Excerpt -
⟨
Photo of the moon or photo of a palm tree?
Photo of the moon or photo of a palm tree?
Close up photo of sticky spruce sap (resin) and a few captured ants – taken with a macro lens.
Close up photo of a waxing gibbous moon, wispy clouds in the foreground – taken with a zoom lens.
This week’s WordPress.com Photo Challenge is: Close Up
Snow in September – once the shock and sadness wore off, I took my camera outside to see if there was an upside to this! There is also an Adversity Story to tell.
You’d like to eat on the patio? How about this nice table for four. So peaceful and quiet you can hear a pin drop. No mosquitoes. No chance you will get a sunburn.
You think it is a bit, well, white out?
Here – some greenery… and pinkery too.
I got a phone call from a friend today. She wanted The Car Guy’s advice about how to deal with a dangerous snow laden tree branch that was hanging over her power line.
She had phoned her hubby first (he’s out of town) and told him she wanted to knock some snow off the branch with a broom or something, and maybe even remove the branch, but she didn’t want to become an electrocution statistic.
Her husband’s response to her story was not very helpful – that is why she called the The Car Guy. The Car Guy gave her a list of actions she could take, and asked her to phone him back later so he knew she had survived the procedure.
⟩
Data provided -
⟨
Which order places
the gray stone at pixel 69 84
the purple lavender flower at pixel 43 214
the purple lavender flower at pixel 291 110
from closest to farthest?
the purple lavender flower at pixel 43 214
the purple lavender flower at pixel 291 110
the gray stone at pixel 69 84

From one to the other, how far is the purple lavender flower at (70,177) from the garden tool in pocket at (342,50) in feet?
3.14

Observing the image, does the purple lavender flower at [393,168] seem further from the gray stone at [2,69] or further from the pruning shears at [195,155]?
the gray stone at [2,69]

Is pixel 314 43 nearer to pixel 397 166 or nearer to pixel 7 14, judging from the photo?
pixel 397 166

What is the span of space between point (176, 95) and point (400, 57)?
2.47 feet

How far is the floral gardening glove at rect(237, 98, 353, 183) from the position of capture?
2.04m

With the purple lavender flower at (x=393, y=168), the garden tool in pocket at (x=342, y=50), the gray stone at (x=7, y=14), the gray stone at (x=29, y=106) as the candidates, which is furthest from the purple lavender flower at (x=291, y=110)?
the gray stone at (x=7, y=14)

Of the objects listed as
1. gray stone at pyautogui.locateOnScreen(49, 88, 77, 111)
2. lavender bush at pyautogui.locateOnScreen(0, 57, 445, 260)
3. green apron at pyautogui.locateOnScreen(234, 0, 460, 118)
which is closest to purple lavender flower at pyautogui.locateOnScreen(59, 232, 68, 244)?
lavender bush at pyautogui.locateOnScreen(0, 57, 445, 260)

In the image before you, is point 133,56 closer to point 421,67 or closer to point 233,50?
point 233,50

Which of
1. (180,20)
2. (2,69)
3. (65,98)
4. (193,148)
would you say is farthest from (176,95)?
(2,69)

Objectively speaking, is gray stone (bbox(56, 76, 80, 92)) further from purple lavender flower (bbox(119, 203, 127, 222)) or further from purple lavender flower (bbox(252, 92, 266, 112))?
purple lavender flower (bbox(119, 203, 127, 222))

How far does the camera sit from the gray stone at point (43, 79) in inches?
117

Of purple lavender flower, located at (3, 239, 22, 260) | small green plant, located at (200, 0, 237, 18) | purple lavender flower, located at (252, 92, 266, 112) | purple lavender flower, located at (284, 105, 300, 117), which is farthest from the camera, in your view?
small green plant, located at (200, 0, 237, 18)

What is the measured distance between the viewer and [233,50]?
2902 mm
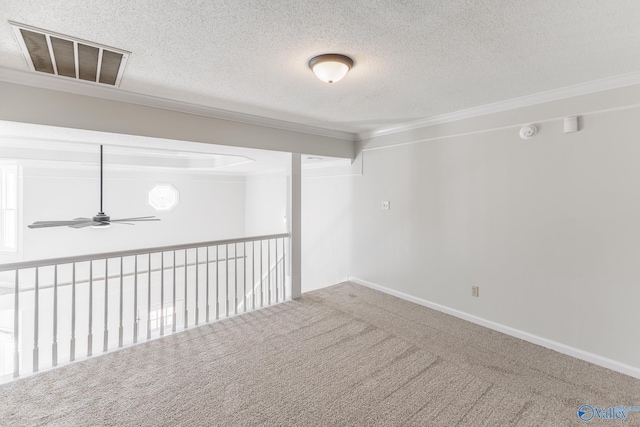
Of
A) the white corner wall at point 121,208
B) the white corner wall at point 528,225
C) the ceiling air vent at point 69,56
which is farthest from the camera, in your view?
the white corner wall at point 121,208

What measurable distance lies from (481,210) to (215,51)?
3028 millimetres

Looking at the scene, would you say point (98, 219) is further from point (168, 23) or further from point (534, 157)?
point (534, 157)

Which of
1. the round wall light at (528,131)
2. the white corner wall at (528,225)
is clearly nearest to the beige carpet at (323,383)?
the white corner wall at (528,225)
⟩
Written task 1 -
Answer these about the blog post, one line each:
(a) What kind of lens took the close-up of the spruce sap?
(b) What is this week's WordPress.com Photo Challenge?
(c) What did the friend who phoned want The Car Guy's advice about?
Written task 2 -
Can you shorten the blog post's paragraph beginning "She had phoned her hubby first" while keeping its main facts?
Written task 3 -
Extend the blog post past its final sentence.

Expected answer 1 -
(a) A macro lens.
(b) Close Up.
(c) How to deal with a dangerous snow-laden tree branch hanging over her power line.

Expected answer 2 -
She first phoned her husband, who is out of town. She told him she wanted to knock snow off the branch with a broom or something, maybe even remove it, without being electrocuted.

Expected answer 3 -
He also offered to do the job for her. But my friend is a ‘do it myself’ person, so she proceeded to turn off the power at the pole, knock a bunch of snow off the tree branches, remove the most offensive branch and get the power turned back on.
But that was the easy part. She also had to spray WD40 on the lock on the box that housed the power switch; then use bolt cutters to cut off the lock because it still wouldn’t work; employ miscellaneous tools to straighten the thingamagig that got twisted when she cut off the lock; and clean up the pot of dirt that got smashed on the floor when she was rummaging through the garage trying to find one of the six or seven tools she needed to get the job done.
When she finally phoned us to confirm the task was successfully completed, she said, “If I had a blog, this would sure be one of the stories I would tell!” I smiled, and thought that she would probably have to edit out a few expletives before her grandchildren could read her “Overcoming Adversity” story.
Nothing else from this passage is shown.